▶ [本文抜粋]
日本酒で有名な県といえば?生産量や消費量から読み解くお酒造りの文化
日本では、47都道府県全ての地域で日本酒が造られているのをご存知でしたか?そして1000ヶ所を超える酒蔵が点在し、その地域に根付いたお酒造りをしています。
今回は日本酒の生産量、原料である酒米、日本酒の消費量に着目し「日本酒で有名な県」を紹介します。
日本酒を飲んで楽しむのはもちろんですが、日本酒にまつわる豆知識を知ることで、より日本酒を楽しむ幅が広がる内容となっています。
日本酒造りで有名な酒処トップ3といえば?
まずは日本酒の生産量トップ3の都道府県から紹介します。スーパー、コンビニ、チェーンの飲食店で見かける多くの日本酒は、上位3つの都道府県のお酒が多くを占めています。
日本の2大酒処:兵庫県と京都府
兵庫県の灘(なだ)、京都府の伏見(ふしみ)は2大酒処として、古くは江戸時代からお酒造りが盛んな地域です。
現在でも都道府県別では兵庫県が全国1位、京都府が全国2位の日本酒(清酒)の生産量を誇っています。

▶ [課題 1] 下のエントリのうち、文字列「large」を含む行をすべて探し出し、そのまま書き写してください。大文字と小文字は区別します。

▶ [処理対象データ]
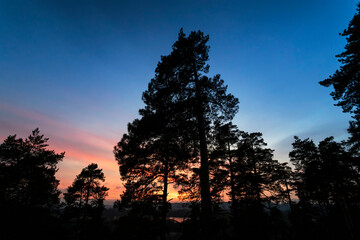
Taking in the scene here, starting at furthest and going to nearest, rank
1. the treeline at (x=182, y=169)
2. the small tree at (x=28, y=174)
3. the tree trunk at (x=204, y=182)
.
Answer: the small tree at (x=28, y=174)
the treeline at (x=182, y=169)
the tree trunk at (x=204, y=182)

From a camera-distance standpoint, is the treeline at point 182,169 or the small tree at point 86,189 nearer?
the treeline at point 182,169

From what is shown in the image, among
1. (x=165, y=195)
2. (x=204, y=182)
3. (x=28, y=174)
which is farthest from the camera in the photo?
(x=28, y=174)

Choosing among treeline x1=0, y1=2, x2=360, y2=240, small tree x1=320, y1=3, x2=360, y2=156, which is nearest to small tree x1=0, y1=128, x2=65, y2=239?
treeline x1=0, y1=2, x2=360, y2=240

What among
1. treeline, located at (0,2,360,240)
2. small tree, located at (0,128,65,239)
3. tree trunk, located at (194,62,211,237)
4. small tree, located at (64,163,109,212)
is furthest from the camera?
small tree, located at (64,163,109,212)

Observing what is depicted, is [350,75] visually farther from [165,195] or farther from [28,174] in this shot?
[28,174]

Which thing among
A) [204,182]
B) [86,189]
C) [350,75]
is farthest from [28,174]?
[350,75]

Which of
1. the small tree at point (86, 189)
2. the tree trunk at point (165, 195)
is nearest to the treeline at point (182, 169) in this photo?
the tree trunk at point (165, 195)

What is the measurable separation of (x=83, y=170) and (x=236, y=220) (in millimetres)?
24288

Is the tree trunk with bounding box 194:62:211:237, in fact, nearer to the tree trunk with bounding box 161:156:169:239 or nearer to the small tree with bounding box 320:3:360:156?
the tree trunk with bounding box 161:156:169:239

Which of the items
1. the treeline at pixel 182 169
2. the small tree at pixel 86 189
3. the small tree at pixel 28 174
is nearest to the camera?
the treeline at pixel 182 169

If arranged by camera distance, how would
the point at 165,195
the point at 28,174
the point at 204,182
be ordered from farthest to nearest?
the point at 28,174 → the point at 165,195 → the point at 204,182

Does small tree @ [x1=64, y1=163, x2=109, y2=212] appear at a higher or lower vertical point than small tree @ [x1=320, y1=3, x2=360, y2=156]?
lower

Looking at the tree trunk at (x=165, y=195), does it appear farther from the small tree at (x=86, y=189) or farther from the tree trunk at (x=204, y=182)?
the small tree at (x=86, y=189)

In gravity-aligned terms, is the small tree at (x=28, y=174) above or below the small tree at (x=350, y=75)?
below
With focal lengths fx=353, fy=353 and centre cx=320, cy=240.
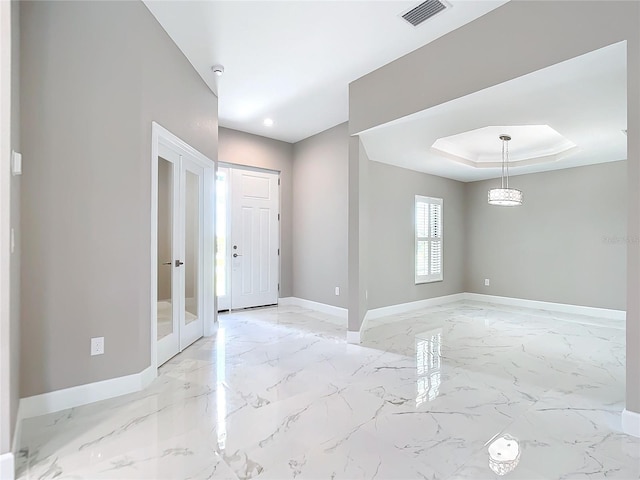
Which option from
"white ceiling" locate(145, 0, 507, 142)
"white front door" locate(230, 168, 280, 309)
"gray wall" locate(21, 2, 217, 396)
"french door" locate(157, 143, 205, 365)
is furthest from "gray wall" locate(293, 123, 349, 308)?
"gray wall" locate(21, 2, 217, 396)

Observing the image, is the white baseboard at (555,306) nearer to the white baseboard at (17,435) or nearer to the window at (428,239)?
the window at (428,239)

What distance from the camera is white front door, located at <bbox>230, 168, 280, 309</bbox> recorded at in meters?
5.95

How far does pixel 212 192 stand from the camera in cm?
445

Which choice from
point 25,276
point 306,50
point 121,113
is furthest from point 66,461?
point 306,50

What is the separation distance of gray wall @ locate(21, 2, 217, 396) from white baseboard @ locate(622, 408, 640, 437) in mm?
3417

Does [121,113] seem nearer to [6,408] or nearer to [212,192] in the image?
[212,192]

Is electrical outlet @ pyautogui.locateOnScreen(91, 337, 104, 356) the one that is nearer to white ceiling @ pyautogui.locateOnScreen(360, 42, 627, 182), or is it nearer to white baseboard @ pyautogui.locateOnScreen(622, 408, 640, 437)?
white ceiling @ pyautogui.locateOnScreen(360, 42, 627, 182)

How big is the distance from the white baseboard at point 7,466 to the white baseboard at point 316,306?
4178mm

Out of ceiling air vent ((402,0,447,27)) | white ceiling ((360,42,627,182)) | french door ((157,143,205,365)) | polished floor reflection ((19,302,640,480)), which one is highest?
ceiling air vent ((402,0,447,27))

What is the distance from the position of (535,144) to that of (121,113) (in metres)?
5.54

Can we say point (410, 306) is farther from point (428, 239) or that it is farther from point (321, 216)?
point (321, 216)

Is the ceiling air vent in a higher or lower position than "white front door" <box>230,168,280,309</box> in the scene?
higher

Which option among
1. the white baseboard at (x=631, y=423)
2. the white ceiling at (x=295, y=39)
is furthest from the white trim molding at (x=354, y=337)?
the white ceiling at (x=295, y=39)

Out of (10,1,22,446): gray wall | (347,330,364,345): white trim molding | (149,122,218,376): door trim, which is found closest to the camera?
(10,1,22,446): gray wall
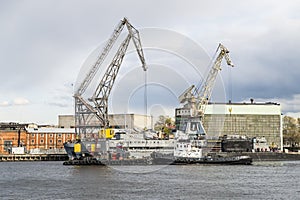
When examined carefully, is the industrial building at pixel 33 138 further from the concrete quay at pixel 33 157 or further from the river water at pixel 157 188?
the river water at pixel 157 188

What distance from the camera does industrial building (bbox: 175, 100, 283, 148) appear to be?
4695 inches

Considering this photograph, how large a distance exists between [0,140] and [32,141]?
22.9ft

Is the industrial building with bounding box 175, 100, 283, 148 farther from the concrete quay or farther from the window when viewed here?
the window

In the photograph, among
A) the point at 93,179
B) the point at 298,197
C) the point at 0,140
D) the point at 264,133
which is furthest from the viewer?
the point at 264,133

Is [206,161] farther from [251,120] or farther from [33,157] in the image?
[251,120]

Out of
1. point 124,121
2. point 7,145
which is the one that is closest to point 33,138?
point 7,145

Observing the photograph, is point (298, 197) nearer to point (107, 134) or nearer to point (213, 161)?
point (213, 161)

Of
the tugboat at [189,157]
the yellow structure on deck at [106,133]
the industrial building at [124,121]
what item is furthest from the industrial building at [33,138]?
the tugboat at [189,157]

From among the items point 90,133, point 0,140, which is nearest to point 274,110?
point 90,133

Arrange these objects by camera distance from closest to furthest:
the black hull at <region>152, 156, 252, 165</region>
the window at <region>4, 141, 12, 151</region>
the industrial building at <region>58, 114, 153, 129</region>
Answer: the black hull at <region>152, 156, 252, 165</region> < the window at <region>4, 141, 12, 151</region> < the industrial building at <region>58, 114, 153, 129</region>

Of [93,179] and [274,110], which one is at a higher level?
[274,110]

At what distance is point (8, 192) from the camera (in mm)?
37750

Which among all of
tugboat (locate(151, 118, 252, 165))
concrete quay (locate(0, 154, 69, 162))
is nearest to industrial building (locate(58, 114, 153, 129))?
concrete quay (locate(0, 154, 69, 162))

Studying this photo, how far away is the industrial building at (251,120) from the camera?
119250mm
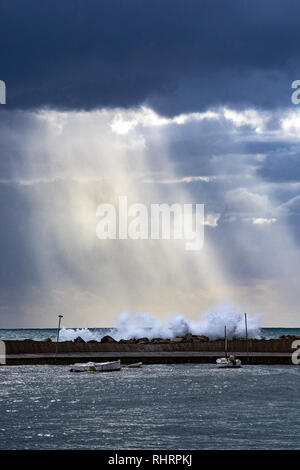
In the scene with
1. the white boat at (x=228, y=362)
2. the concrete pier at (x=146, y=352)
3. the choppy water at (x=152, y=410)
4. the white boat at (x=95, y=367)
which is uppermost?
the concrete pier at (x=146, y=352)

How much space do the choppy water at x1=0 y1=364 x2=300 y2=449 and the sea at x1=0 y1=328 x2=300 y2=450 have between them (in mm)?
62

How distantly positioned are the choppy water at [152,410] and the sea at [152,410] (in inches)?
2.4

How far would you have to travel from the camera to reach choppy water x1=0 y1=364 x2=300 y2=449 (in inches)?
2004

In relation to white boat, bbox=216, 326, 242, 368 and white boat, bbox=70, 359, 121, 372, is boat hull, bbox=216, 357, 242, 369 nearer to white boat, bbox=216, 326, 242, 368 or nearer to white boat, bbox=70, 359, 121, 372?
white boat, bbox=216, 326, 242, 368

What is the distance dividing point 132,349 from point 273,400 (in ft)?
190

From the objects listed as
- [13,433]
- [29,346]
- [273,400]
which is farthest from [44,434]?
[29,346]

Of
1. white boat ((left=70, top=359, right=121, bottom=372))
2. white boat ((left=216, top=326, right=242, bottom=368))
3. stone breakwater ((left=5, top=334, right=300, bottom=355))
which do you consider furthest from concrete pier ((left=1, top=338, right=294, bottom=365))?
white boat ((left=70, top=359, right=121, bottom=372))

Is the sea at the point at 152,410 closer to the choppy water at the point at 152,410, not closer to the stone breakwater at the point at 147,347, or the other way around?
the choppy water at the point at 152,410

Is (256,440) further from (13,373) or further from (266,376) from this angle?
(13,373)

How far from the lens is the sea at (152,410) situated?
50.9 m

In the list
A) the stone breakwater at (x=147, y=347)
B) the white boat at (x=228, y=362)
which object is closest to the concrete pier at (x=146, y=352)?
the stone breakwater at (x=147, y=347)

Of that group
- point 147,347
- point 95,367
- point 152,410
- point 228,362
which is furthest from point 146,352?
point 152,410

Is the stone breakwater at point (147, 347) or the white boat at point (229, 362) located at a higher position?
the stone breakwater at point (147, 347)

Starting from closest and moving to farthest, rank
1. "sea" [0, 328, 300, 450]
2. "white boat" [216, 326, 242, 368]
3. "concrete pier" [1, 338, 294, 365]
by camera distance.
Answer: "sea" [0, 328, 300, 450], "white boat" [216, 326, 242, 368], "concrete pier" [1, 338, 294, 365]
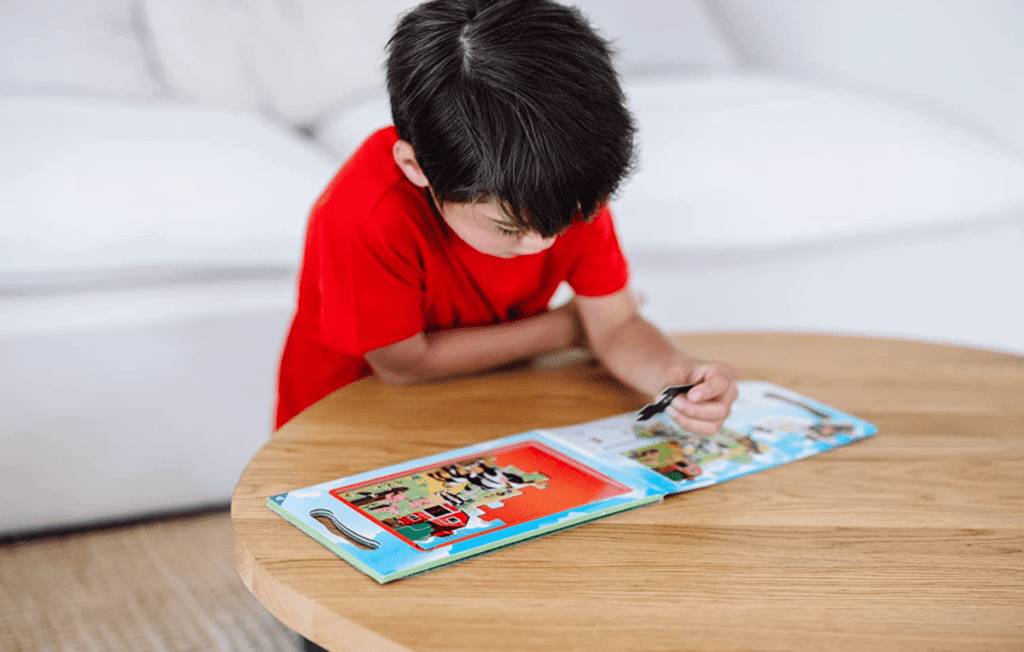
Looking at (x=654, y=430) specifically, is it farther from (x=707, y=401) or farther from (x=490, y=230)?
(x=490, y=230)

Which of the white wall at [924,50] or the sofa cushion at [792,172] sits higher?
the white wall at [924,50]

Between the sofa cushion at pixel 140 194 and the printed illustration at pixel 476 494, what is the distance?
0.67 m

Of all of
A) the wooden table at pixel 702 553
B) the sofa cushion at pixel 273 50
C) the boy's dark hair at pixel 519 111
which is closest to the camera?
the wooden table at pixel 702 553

==

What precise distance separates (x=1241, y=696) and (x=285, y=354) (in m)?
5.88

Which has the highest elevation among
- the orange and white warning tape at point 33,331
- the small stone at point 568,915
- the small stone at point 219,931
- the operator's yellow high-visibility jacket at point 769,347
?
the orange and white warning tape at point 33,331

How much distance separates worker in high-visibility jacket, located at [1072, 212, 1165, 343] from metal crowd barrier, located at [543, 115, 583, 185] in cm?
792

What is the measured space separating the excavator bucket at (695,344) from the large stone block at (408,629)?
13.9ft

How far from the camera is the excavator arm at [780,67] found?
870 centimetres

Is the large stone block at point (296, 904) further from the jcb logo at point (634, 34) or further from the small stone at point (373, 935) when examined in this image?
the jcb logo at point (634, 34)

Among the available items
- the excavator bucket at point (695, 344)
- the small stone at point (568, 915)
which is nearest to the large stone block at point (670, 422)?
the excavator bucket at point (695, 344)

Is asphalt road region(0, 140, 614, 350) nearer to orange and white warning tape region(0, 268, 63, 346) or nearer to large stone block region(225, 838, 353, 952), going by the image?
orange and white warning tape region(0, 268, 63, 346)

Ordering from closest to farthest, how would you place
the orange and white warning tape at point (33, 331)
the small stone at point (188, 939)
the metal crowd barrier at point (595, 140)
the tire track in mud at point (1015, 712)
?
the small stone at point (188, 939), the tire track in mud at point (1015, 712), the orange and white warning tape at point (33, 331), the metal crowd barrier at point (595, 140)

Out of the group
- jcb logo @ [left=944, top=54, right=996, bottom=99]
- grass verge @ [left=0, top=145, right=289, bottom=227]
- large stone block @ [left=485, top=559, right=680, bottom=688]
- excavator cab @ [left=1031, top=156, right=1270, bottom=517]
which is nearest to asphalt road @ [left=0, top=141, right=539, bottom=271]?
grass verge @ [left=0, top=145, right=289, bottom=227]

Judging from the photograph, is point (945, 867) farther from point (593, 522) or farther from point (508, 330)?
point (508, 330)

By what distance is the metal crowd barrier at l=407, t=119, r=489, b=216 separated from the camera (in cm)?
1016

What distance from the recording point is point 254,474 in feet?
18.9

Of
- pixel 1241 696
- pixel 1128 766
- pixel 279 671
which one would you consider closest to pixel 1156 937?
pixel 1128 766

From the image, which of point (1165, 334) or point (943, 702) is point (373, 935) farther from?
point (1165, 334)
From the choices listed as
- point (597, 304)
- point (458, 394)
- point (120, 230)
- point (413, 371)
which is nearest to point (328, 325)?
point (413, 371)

==

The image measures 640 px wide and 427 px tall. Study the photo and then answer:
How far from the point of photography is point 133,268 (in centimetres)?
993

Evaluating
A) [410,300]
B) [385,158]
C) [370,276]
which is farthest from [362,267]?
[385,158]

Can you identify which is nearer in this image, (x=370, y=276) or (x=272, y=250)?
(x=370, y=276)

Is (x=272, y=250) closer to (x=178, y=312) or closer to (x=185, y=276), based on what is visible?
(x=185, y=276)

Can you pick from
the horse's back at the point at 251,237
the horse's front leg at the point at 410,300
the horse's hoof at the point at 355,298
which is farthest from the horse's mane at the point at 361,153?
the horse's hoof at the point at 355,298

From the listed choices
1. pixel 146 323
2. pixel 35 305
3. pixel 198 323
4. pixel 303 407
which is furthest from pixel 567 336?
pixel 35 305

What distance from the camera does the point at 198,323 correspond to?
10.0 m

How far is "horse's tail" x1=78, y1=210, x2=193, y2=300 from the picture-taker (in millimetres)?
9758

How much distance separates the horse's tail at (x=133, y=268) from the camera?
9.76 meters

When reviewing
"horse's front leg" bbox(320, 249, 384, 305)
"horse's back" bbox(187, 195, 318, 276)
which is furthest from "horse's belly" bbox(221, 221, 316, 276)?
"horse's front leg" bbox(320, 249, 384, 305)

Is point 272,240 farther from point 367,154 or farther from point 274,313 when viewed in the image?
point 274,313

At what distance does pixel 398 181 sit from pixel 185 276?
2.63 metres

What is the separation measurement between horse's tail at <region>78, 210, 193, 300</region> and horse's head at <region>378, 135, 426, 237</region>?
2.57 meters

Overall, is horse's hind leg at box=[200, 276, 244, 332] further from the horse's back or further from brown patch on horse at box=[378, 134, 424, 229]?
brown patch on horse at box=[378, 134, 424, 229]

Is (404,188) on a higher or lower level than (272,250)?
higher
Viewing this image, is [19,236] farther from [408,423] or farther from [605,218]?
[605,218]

▶ [課題 2] 上の日本酒の記事は、日本酒にまつわる豆知識を紹介する理由をどう述べているか、1〜3文で説明してください。

▶ [回答 1]
Considering this photograph, how large a distance exists between [0,140] and [32,141]?
What is the measured space separating the excavator bucket at (695,344) from the large stone block at (408,629)?
Is the large stone block at point (296, 904) further from the jcb logo at point (634, 34) or further from the small stone at point (373, 935) when examined in this image?
which is nearest to the large stone block at point (670, 422)?
Is asphalt road region(0, 140, 614, 350) nearer to orange and white warning tape region(0, 268, 63, 346) or nearer to large stone block region(225, 838, 353, 952), going by the image?
- large stone block @ [left=485, top=559, right=680, bottom=688]

▶ [回答 2] 日本酒にまつわる豆知識を知ることで、日本酒を楽しむ幅がより広がるからです。